## Document extract
☆ ☆ ☆ ☆

# Sis labs



## didless (Jul 12, 2009)

Sis labs tren e, hopefully the same quality as Infiniti.


----------



## doyle1987 (Jan 5, 2014)

Looks the part, let us know how get on.


----------



## beastmode84 (Nov 1, 2015)

Wish it was blue, I liked Infiniti blue


----------



## DLTBB (Jan 26, 2015)

Looks nice, I need to find some and give it a go.


----------



## don1 (Jul 9, 2009)

Got some sus this morning, hopes its as good as it looks


----------



## GeordieOak70 (Sep 16, 2013)

Looks very nice I want some now lol.


----------



## S1dhu82 (Dec 30, 2015)

Lol I'm getting that next my source is out of uni pharma so gunna give them or dhacks a try


----------



## Dead lee (Jul 4, 2010)

Pretty neat packaging, wrapper looks a good idea.

Anyone seen the orals?


----------



## didless (Jul 12, 2009)

Orals are box but I believe they are not quite ready as I wanted to try the dbol.


----------



## lumphammer (May 25, 2016)

Looks strangley like isis.


----------



## 31205 (Jan 16, 2013)

DLTBB said:


> Looks nice, I need to find some and give it a go.


 Found em


----------



## elliot1989 (May 3, 2013)

Packaging does look good. Trying to make it as hard as possible to counterfeit with the plastic.


----------



## Theorist (Jun 18, 2013)

Did someone say this is Infiniti rebranded? Why?


----------



## Dead lee (Jul 4, 2010)

Holographic labels lol, so if the tablets are in boxes wonder if that mean there going to be in push out strips.


----------



## Dreadlifter (Mar 27, 2014)

any updates on this lab?


----------



## elliot1989 (May 3, 2013)

I jabbed 1ml of the sust on Monday and it was smooth with no pip, should kick in pretty quickly with the short Esther's


----------



## procore (Feb 18, 2015)

any update?


----------



## united (May 11, 2016)

I've done one shot of Superbol 400 (TMT) on Tuesday 2.5ml with zero pip, too early to say anymore


----------



## Leoniidas (Apr 5, 2014)

united said:


> I've done one shot of Superbol 400 (TMT) on Tuesday 2.5ml with zero pip, too early to say anymore


 How much are you running per week mate?


----------



## Acidreflux (Mar 3, 2015)

Good luck! :rolleye11:


----------



## BoomTime (Feb 19, 2009)

Gagging to try their T400 (sust blend) and deca blend in my off season.


----------



## Leoniidas (Apr 5, 2014)

BoomTime said:


> Gagging to try their T400 (sust blend) and deca blend in my off season.


 Deca blend? Is it NPP and nandrolone undec mate?


----------



## BoomTime (Feb 19, 2009)

Leoniidas said:


> Deca blend? Is it NPP and nandrolone undec mate?

☆ ☆ ☆ ☆

## Entries supplied
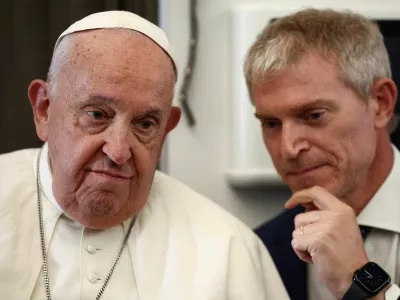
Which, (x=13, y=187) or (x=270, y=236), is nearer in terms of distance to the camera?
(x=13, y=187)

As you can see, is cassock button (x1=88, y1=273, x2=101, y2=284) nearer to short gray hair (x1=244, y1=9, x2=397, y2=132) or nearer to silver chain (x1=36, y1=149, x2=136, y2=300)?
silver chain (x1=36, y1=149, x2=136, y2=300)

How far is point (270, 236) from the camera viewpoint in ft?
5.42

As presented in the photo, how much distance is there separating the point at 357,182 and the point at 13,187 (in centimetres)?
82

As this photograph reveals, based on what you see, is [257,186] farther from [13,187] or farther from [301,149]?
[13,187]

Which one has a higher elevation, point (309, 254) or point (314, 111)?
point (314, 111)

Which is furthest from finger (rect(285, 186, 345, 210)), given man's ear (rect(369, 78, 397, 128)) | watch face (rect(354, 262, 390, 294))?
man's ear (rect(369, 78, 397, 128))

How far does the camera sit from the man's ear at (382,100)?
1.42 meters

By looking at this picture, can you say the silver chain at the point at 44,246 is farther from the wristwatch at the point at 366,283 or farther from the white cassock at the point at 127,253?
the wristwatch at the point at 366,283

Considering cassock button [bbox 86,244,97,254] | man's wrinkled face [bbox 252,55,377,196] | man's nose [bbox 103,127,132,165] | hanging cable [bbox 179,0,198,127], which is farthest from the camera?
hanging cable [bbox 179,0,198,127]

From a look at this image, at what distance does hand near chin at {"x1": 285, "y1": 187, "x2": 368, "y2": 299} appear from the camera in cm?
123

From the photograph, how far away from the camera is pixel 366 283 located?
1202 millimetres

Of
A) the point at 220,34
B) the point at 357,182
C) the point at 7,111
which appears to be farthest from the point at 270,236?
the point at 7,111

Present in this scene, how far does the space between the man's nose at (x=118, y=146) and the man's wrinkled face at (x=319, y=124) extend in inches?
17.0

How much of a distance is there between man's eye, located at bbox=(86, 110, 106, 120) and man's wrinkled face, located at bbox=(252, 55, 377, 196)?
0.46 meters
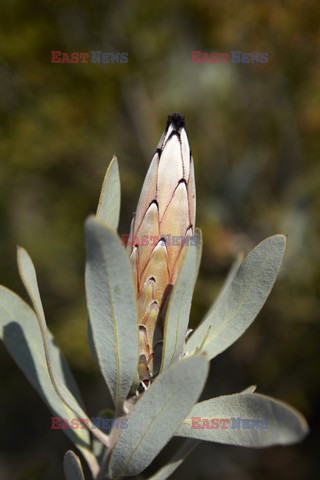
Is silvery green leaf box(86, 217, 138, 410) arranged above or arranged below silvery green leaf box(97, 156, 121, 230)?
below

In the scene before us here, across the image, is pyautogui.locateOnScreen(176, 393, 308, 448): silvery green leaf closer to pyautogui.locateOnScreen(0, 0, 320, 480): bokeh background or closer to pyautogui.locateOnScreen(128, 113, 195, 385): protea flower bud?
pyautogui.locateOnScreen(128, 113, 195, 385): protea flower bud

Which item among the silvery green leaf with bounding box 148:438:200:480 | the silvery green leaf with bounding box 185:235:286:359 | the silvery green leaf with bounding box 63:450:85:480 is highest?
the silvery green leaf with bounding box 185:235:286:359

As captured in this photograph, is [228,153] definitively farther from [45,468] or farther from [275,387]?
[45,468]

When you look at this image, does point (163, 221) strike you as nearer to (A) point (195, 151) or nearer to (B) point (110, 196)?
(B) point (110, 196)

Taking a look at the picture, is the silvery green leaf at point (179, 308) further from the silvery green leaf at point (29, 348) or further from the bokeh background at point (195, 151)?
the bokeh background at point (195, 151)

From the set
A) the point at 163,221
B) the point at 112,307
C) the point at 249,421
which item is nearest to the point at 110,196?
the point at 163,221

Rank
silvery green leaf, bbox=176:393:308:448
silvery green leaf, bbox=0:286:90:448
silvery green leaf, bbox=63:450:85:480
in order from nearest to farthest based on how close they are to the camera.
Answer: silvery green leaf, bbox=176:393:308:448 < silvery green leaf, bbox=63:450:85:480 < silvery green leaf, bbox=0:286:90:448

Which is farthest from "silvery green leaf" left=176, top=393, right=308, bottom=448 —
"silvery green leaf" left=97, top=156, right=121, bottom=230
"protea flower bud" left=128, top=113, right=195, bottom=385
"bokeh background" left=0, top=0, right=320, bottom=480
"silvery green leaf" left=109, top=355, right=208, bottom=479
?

☆ ☆ ☆ ☆

## Task directions
Reproduce the part of the Sis labs thread starting with "Lol I'm getting" and going on through "a good idea.".

## Exercise solution
Lol I'm getting that next my source is out of uni pharma so gunna give them or dhacks a try


----------



## Dead lee (Jul 4, 2010)

Pretty neat packaging, wrapper looks a good idea.